Start of RECORDED DATA

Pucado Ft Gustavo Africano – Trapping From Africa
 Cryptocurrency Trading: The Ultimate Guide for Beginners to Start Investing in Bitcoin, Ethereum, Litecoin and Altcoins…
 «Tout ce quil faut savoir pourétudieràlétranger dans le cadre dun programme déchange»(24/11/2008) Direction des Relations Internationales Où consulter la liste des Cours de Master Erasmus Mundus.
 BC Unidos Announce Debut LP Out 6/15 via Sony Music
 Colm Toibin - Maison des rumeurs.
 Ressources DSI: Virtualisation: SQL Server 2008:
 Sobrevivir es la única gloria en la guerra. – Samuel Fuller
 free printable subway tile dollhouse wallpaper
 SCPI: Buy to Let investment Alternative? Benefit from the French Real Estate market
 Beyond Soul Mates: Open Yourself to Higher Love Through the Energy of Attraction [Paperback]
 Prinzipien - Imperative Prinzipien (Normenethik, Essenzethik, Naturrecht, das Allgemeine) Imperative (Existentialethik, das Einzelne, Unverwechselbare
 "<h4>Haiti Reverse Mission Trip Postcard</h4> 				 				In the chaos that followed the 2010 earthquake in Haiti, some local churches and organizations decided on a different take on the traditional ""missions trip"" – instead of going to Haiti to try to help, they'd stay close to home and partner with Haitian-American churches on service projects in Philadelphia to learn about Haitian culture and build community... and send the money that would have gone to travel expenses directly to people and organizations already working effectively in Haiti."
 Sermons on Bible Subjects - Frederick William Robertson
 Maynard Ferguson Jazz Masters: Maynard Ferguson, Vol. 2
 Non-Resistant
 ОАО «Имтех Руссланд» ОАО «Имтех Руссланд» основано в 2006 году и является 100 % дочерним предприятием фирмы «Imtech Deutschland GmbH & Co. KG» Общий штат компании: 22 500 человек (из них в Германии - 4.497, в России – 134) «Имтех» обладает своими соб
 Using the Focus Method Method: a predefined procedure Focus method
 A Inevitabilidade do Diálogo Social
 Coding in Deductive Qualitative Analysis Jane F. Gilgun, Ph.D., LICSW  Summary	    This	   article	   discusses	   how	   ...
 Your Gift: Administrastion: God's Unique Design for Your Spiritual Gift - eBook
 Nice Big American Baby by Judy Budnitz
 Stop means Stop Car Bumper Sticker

End of RECORDED DATA

All of the entries above need to be reproduced exactly.

Pucado Ft Gustavo Africano – Trapping From Africa
 Cryptocurrency Trading: The Ultimate Guide for Beginners to Start Investing in Bitcoin, Ethereum, Litecoin and Altcoins…
 «Tout ce quil faut savoir pourétudieràlétranger dans le cadre dun programme déchange»(24/11/2008) Direction des Relations Internationales Où consulter la liste des Cours de Master Erasmus Mundus.
 BC Unidos Announce Debut LP Out 6/15 via Sony Music
 Colm Toibin - Maison des rumeurs.
 Ressources DSI: Virtualisation: SQL Server 2008:
 Sobrevivir es la única gloria en la guerra. – Samuel Fuller
 free printable subway tile dollhouse wallpaper
 SCPI: Buy to Let investment Alternative? Benefit from the French Real Estate market
 Beyond Soul Mates: Open Yourself to Higher Love Through the Energy of Attraction [Paperback]
 Prinzipien - Imperative Prinzipien (Normenethik, Essenzethik, Naturrecht, das Allgemeine) Imperative (Existentialethik, das Einzelne, Unverwechselbare
 "<h4>Haiti Reverse Mission Trip Postcard</h4> 				 				In the chaos that followed the 2010 earthquake in Haiti, some local churches and organizations decided on a different take on the traditional ""missions trip"" – instead of going to Haiti to try to help, they'd stay close to home and partner with Haitian-American churches on service projects in Philadelphia to learn about Haitian culture and build community... and send the money that would have gone to travel expenses directly to people and organizations already working effectively in Haiti."
 Sermons on Bible Subjects - Frederick William Robertson
 Maynard Ferguson Jazz Masters: Maynard Ferguson, Vol. 2
 Non-Resistant
 ОАО «Имтех Руссланд» ОАО «Имтех Руссланд» основано в 2006 году и является 100 % дочерним предприятием фирмы «Imtech Deutschland GmbH & Co. KG» Общий штат компании: 22 500 человек (из них в Германии - 4.497, в России – 134) «Имтех» обладает своими соб
 Using the Focus Method Method: a predefined procedure Focus method
 A Inevitabilidade do Diálogo Social
 Coding in Deductive Qualitative Analysis Jane F. Gilgun, Ph.D., LICSW  Summary	    This	   article	   discusses	   how	   ...
 Your Gift: Administrastion: God's Unique Design for Your Spiritual Gift - eBook
 Nice Big American Baby by Judy Budnitz
 Stop means Stop Car Bumper Sticker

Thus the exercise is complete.